Georgia and Kazakhstan, for instance, could be new venues for life science companies looking to conduct clinical trials.
Russia and Ukraine both had strong clinical trial growth before 2022
Before the war’s disruption, Russia and Ukraine emerged as popular clinical trial sites. But the ongoing war in Ukraine has led to significant sanctions against Russia and logistical troubles.
“It has had a great impact on clinical trials,” said Andrey Tarakanov, CEO of the clinical trial logistics firm COREX Logistics . In addition to its Dublin, Ireland headquarters, COREX has locations in Kazakhstan, Georgia, Ukraine, Armenia, Russia and Belarus.
The number of clinical trials in Russia has skyrocketed in recent years from 71 in 2017 to 797 in 2021, according to GlobalData. In Ukraine, there were almost 400 clinical trials in April. That figure, however, has since fallen to 287, according to ClinicalTrials.gov.
Russia, in particular, has a good regulatory track record for clinical trials. According to data gathered by COREX before Russia’s invasion of Ukraine, FDA inspectors determined there was no action indicated (NAI) for 73.60% of Russian clinical trials. For U.S.-based clinical trials, 52.17% reached the same benchmark.While Russia’s annexation of the Crimean peninsula from Ukraine in 2014 also impacted clinical trials, it was temporary.
“Some companies postponed their clinical trial activities, but they did not quit them,” Tarakanov said.
By 2015 or 2016, clinical trial activities in the area stabilized.
Why Kazakhstan and Georgia have clinical trial promise
Before Russia invaded Ukraine on Feb. 24, 2022, roughly 3% of the world’s clinical trials were based in either country. A large portion of those focused on treating oncological, hematological and neurological diseases.
But the Russia–Ukraine War is likely to persist for months or years, causing further clinical research disarray.
“I expect a decrease in clinical trials in Russia and Ukraine in the near future,” Tarakanov said.
Several countries near Russia or Ukraine — mostly with relatively little clinical trial expertise — could help fill the gap. Tarakanov floated a list of potential candidates, including Kazakhstan, Georgia, Tajikistan, Romania and Azerbaijan.
Georgia increased its presence in the clinical trials arena when Mikheil Saakashvili was the country’s president from 2008 to 2013. As a result, the government began to work toward establishing a robust clinical trial infrastructure. It has a strong medical system with highly trained physicians and experience with laboratory studies, including for pediatrics. Georgia also has swift clinical trial authorization timelines.
“Depending on the culture, it can take three, four or six months for approval,” Tarakanov said. “In Georgia, it usually takes only one month.”
Kazakhstan is also a burgeoning country for clinical trials. Industry giants ranging from AbbVie to IQVIA to Sanofi have a presence in the country.
The country’s research, academic and medical organizations have lent their support to clinical trials. Kazakhstan also invests in medical technology, increasing its health care budget by 16% between 2021 and 2022.

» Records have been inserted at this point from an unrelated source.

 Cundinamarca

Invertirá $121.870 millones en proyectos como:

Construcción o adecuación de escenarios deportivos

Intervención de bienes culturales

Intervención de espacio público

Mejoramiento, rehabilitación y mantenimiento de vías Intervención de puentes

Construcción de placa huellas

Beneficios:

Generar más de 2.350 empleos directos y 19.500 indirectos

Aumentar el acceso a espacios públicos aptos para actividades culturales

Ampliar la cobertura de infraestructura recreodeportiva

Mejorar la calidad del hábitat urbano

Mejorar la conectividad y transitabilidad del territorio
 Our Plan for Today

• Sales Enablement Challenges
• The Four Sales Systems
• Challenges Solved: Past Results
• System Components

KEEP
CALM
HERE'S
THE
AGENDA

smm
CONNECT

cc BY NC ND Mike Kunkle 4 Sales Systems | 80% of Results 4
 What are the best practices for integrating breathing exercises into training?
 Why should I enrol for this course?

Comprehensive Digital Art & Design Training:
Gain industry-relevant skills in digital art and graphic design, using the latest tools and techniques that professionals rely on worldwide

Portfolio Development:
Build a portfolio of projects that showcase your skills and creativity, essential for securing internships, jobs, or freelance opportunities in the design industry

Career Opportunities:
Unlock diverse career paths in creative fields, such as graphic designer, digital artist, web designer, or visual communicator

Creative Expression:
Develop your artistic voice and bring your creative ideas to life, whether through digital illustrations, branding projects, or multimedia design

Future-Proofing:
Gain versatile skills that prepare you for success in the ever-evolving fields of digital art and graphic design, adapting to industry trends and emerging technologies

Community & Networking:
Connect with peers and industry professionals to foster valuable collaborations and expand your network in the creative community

Many clinics in the country are private, offering autonomy in decision-making and giving sponsors freedom in selecting sites for clinical studies
Kazakhstan also has an advantage for Russian-speaking clinical trial experts. “Kazakhstan is very similar to Russia in terms of logical infrastructure,” Tarakanov said.
Kazakhstan also counts Russian as an official language next to Kazakh. “Doctors there write Medical documents in Russian,” Tarakanov said.
Russian clinical trial researchers looking to emigrate will also likely find it easier to relocate to Kazakhstan — or Georgia — than to Western Europe or the U.S.